— begin —
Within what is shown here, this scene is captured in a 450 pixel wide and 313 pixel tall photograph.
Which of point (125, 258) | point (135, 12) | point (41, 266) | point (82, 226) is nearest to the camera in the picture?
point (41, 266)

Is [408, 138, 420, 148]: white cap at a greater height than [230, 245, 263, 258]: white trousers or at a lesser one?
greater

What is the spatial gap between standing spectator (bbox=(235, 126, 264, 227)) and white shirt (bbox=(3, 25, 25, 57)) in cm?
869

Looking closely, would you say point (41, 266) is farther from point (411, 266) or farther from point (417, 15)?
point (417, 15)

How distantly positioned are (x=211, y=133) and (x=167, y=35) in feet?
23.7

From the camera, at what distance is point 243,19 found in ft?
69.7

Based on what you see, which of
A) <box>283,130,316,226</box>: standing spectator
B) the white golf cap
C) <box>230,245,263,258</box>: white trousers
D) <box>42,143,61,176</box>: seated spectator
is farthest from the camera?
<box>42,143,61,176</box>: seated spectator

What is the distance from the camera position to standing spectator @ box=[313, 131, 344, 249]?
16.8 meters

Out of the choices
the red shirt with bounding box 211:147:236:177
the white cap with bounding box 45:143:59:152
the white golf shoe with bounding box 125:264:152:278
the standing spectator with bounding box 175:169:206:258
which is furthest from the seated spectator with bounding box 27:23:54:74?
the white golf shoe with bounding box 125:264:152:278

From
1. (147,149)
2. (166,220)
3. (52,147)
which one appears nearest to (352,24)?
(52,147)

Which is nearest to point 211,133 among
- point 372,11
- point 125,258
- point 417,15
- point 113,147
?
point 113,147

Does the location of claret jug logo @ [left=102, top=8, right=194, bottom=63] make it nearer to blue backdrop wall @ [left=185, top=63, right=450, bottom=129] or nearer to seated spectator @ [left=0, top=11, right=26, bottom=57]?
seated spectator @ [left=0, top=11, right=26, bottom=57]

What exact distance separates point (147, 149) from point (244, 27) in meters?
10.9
— end —
- _TASK DESCRIPTION_
Copy out every one of the entries above word for word, keeping each line, number, and punctuation mark unchanged.

- _EXERCISE RESPONSE_
Within what is shown here, this scene is captured in a 450 pixel wide and 313 pixel tall photograph.
Which of point (125, 258) | point (135, 12) | point (41, 266) | point (82, 226) is nearest to the camera in the picture?
point (41, 266)

Is [408, 138, 420, 148]: white cap at a greater height than [230, 245, 263, 258]: white trousers or at a lesser one?
greater

What is the spatial gap between standing spectator (bbox=(235, 126, 264, 227)) and white shirt (bbox=(3, 25, 25, 57)) in cm?
869

Looking closely, would you say point (41, 266) is farther from point (411, 266) or farther from point (417, 15)?
point (417, 15)

How distantly positioned are (x=211, y=133) and (x=167, y=35) in feet?
23.7

From the camera, at what distance is point 243,19 found in ft?
69.7

Based on what you see, which of
A) <box>283,130,316,226</box>: standing spectator
B) the white golf cap
C) <box>230,245,263,258</box>: white trousers
D) <box>42,143,61,176</box>: seated spectator
is farthest from the camera?
<box>42,143,61,176</box>: seated spectator

What is the distance from the camera position to standing spectator @ box=[313, 131, 344, 249]?
16.8 meters

Out of the choices
the red shirt with bounding box 211:147:236:177
the white cap with bounding box 45:143:59:152
the white golf shoe with bounding box 125:264:152:278
the standing spectator with bounding box 175:169:206:258
which is furthest from the seated spectator with bounding box 27:23:54:74?
the white golf shoe with bounding box 125:264:152:278

From
1. (147,149)
2. (166,220)
3. (52,147)
which one appears nearest to (352,24)?
(52,147)

Which is nearest to point 211,133 among
- point 372,11
- point 125,258
- point 417,15
- point 113,147
?
point 113,147

Does the location of claret jug logo @ [left=102, top=8, right=194, bottom=63] make it nearer to blue backdrop wall @ [left=185, top=63, right=450, bottom=129] or nearer to seated spectator @ [left=0, top=11, right=26, bottom=57]?
seated spectator @ [left=0, top=11, right=26, bottom=57]

What exact distance separates point (147, 149) from point (244, 27) in meters?
10.9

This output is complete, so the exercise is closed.